The Secret of Monkey Island: Special Edition (PC)
Posted by Jim Cook, Jul 16, 2009 07:18
The Secret of Monkey Island holds a very special place in the heart of many adventure game fans, as it was one of the earliest Lucasarts style titles in the genre, emphasizing humor and telling a story over regularly killing you for innocent experimentation like Sierra’s Space Quest, King’s Quest, and so on did. It was also one of the first stories featuring Guybrush Threepwood, back when he was a wannabe pirate rather than a self-described mighty pirate. It’s fair to say that a lot of people playing this remake will do so with very favorable nostalgia in its favor, but I never played the original for more than a few minutes.
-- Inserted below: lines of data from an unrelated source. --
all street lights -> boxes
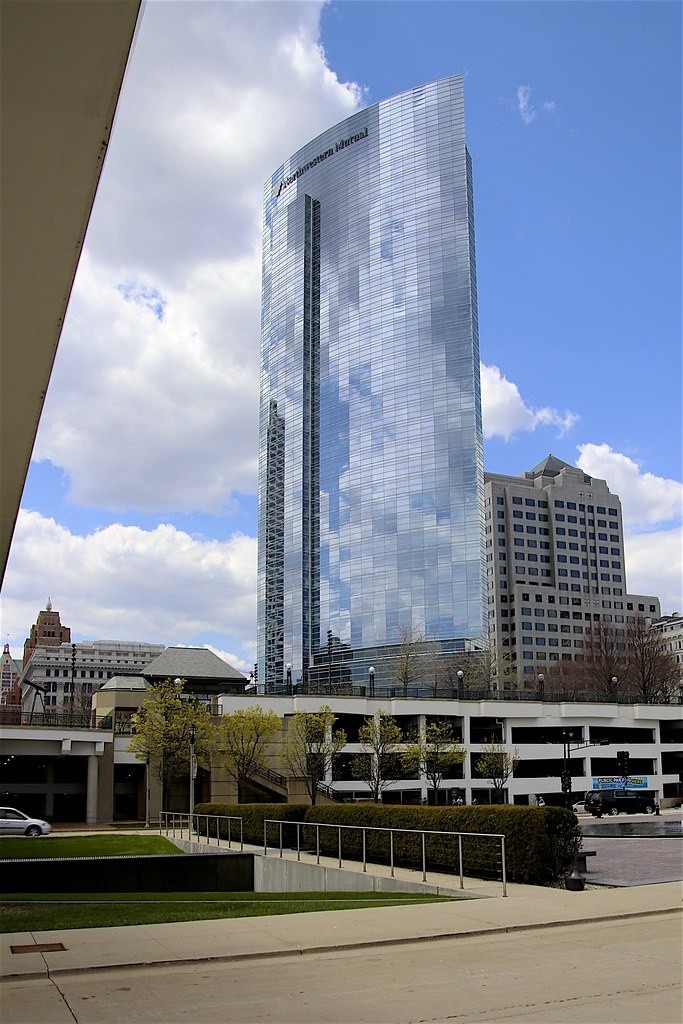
[253,663,258,695]
[457,670,464,699]
[612,676,618,702]
[327,629,333,695]
[69,644,77,725]
[369,666,376,698]
[538,673,545,694]
[285,663,292,695]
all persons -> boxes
[421,797,427,806]
[472,797,477,805]
[451,796,463,805]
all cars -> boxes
[0,807,53,835]
[572,801,588,813]
[584,790,656,816]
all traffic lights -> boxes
[618,751,630,776]
[561,769,573,792]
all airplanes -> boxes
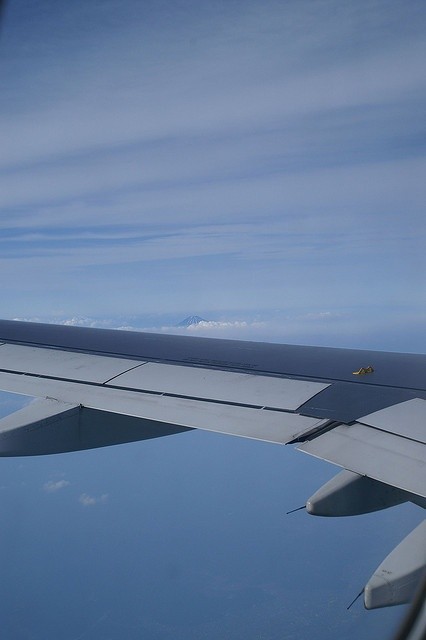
[0,319,426,640]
So, is this remake worth the ten bucks Lucasarts wants? Yes, but it does have some problems.
It’s worth pointing out that while this version has all-new graphics (though the originals can be viewed by pressing F10 at any time), it’s a very old-school adventure. Whereas many modern adventures always know the most intuitive/correct action when you click on an item or person, Monkey Island requires you to pick the right action, with the right item. You also have to specifically open doors before walking through them, as another example of just how archaic the controls are. Thankfully right-clicking will cause the game to pick the most likely action, though it’s not always what you wanted. But the core gameplay of the adventure genre is here; go from one place to another, talking to people both to gather clues and advance an amusing plot, while grabbing items and solving various puzzles with them.
Since the gameplay is so simple, the real focus is on the story itself. This is one of Guybrush Threepwood’s first outings, focusing on his quest to become a pirate. We don’t get much background as to why he wants to become one, he just shows up at Melee Island in the Caribbean and hilarity ensues. A fair amount of the humor consists of making fun of pirate stereotypes and portraying Guybrush as something of a bumbling hero, though lots of other topics come up too; Star Wars jokes both subtle and obvious crop up, one pirate goes into a blatant sales pitch for Loom (which was an anticipated adventure game back in the early ’90s), and there’s even Stan the used ship salesman, who is probably this game’s comedic high-point as he tries to sell various worthless vessels with a lot of enthusiasm.
As the screenshots show, you can play this game either in its original 1990 graphics, or the modern ones. While you can swap between these at will, you can’t mix and match. If you use the original graphics, you also get the original music and no voice acting. The modern version has good remixes of the old music, and many of the familiar voice actors from the series return for this, apparently including Earl Boen as Captain LeChuck, for those fans wondering about him. I mostly played in the modern mode, but the original mode was a neat history lesson in how old ’Scumm Engine’ adventure games looked and I recommend you check it out for at least a little while.